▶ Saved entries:
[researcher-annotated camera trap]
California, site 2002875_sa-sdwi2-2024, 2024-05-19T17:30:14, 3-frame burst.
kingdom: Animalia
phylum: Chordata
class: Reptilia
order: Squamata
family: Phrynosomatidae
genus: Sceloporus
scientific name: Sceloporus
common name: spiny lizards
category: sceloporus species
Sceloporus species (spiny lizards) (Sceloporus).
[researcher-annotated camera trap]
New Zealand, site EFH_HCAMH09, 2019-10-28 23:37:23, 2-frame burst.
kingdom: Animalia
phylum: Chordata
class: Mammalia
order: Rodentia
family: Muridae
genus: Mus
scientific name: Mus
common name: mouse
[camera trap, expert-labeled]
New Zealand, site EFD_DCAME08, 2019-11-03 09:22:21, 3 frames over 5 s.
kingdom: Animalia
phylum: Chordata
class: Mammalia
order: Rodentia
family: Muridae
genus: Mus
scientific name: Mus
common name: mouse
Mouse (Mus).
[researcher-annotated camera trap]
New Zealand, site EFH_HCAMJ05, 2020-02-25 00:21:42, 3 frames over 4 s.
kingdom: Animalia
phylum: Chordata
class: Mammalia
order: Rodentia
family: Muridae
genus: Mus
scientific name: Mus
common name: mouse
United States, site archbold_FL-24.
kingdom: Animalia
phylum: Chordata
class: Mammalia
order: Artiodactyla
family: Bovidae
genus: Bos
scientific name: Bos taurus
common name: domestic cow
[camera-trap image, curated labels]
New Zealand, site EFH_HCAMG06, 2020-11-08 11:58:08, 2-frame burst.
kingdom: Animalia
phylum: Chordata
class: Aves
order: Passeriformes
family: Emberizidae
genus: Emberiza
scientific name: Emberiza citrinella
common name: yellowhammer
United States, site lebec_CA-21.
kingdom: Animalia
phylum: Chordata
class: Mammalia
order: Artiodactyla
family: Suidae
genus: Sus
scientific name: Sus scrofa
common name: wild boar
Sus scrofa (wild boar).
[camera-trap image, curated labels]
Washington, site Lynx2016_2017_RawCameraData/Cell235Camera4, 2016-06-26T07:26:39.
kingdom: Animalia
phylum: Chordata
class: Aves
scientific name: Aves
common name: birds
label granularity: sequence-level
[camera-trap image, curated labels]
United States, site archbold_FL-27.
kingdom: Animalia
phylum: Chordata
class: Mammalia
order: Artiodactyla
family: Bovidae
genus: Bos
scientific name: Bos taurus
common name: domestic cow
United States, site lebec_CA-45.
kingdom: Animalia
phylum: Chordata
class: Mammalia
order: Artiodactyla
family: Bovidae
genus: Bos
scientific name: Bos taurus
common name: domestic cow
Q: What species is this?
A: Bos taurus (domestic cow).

▶ ACTIVITY: Reproduce, with both ends included, the lines from the one holding "scientific name: Aves" to the end of the records above.

▶ ANSWER BELOW:
scientific name: Aves
common name: birds
label granularity: sequence-level
[camera-trap image, curated labels]
United States, site archbold_FL-27.
kingdom: Animalia
phylum: Chordata
class: Mammalia
order: Artiodactyla
family: Bovidae
genus: Bos
scientific name: Bos taurus
common name: domestic cow
United States, site lebec_CA-45.
kingdom: Animalia
phylum: Chordata
class: Mammalia
order: Artiodactyla
family: Bovidae
genus: Bos
scientific name: Bos taurus
common name: domestic cow
Q: What species is this?
A: Bos taurus (domestic cow).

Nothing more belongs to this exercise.